Analogical Distance—Within Domain vs. Outside Domain

One possible explanation for the observed balance between within-category and out-of-category analogies was that subject matter expertise shared among a speaker and audience influenced source selection. Observational data offer support to this hypothesis. In Dunbar's (1995, 1997) biology laboratory study, scientists overwhelmingly produced within-domain analogies (98%). Saner and Schunn (1999) also observed high rates of within-domain analogies in their study of psychology laboratory meetings (81% within-domain) and colloquia (77% within-domain). In contrast, Blanchette and Dunbar (2001) studied opinion articles in the mainstream press, where the audience was the population at large. Here, they found that most analogies (77%) were from outside the target domain. Based on these findings, it appears that experts produce more within-domain analogies when communicating knowledge to their fellow subject matter experts, but generate analogies from sources from other domains when the audience consists of non-experts.

A second, but related, explanation stated that the goals of the participants were an influencing factor on source distance (Dunbar, 1995; Holyoak and Thagard, 1997; Blanchette and Dunbar, 2001).
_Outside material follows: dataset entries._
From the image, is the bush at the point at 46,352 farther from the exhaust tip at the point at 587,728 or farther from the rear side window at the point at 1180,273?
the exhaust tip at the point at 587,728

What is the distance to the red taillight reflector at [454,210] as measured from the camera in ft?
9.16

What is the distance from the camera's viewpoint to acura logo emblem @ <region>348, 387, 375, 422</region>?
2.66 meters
In Dunbar's biology lab study, the scientists were heavily focused on examining unexpected experimental results and resolving methodological problems. However, in the Dunbar and Blanchette studies involving both experts and non-experts, the experts' goals were to educate and/or persuade. In our study, there was no “discovery task”—i.e., there were no new hypotheses being generated, no new designs being developed, and no problems being solved. Rather, the discussion involved a great deal of comparison, both integrating and differentiating details of experimental methods and results. It may be that tasks involving a greater amount of creativity or innovation lead to more frequent use of same-domain analogies.
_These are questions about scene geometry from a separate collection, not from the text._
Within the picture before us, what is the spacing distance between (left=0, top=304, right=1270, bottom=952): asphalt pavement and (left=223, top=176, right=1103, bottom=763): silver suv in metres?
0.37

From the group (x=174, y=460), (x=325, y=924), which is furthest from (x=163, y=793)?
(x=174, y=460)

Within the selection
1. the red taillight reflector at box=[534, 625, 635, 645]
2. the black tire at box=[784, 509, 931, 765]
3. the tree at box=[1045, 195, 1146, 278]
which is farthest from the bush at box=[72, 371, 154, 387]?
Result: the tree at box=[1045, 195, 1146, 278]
The results from the current study were more balanced. Out-of-category analogies were observed most frequently (53%), but within-category analogies accounted for a sizeable portion of the total as well (47%). These results fall squarely between the previous findings, but a plausible explanation can be made. If the number of within- and outside-domain analogies is a function of expertise, then the balance between them might be expected to vary with the range and depth of expertise. In the EPPS reading group, the participants all had some degree of expertise in economics, but their domain experience varied in terms of sub-discipline (e.g., econometrics, game theory, behavioral economics) and academic career longevity (i.e., faculty or graduate student). Hence, common expertise is likely to be an influencing factor, as Dunbar suggested, but the amount of influence it has on source distance may moderated by the variability in such factors as range and depth. Additionally, the goals of the participants differed from those in earlier studies. Here, the participants sought to comprehend papers describing experimental methods and results, often by comparing unfamiliar methods to known, more familiar ones. To accomplish these goals, perhaps a more balanced and diverse set of analogies is most effective.

Another possibility for explaining the balance between within- and outside-domain analogies that we observed is concerns the economics discipline itself. In Dunbar's (1995, 1997) biology lab observations, the overwhelming number of within-domain analogies may have stemmed from the fact that a majority of situations in molecular biology are likely to have clear relational correspondences to closely related areas within biological research, rather than remote domains comprised of non-molecular elements. Meanwhile, the Blanchette and Dunbar (2001) study of political commentary suggested that politicians and journalists appeared to draw intentionally from remote domains that would be familiar to readers in ways intended to highlight certain aspects of relational comparisons. In the present study, discussions across the relatively broad domain of economic inquiry highlighted the technical overlap between its various subdomains. Unlike molecular biology, economics has a high potential for relational alignment to more remote domains within public policy, banking, and corporate practice, domains in which human behavior, monetary valuations, and world affairs converge. Thus, the complexity of economics, which plays out both in academic analytic settings and in real-world financial markets, appears to provide a rich field optimal for both within-domain and out-of-domain analogical comparisons. Given the complicated nature of economic systems, economic analogies are rarely complete, so both superficial and structural correspondences appear to be drawn upon in order to explain and describe various aspects of complex systems. The validity or appropriateness of analogies in economics may also be subject to greater interpretation than other domains given our limitations in fully explaining human behavior and market dynamics.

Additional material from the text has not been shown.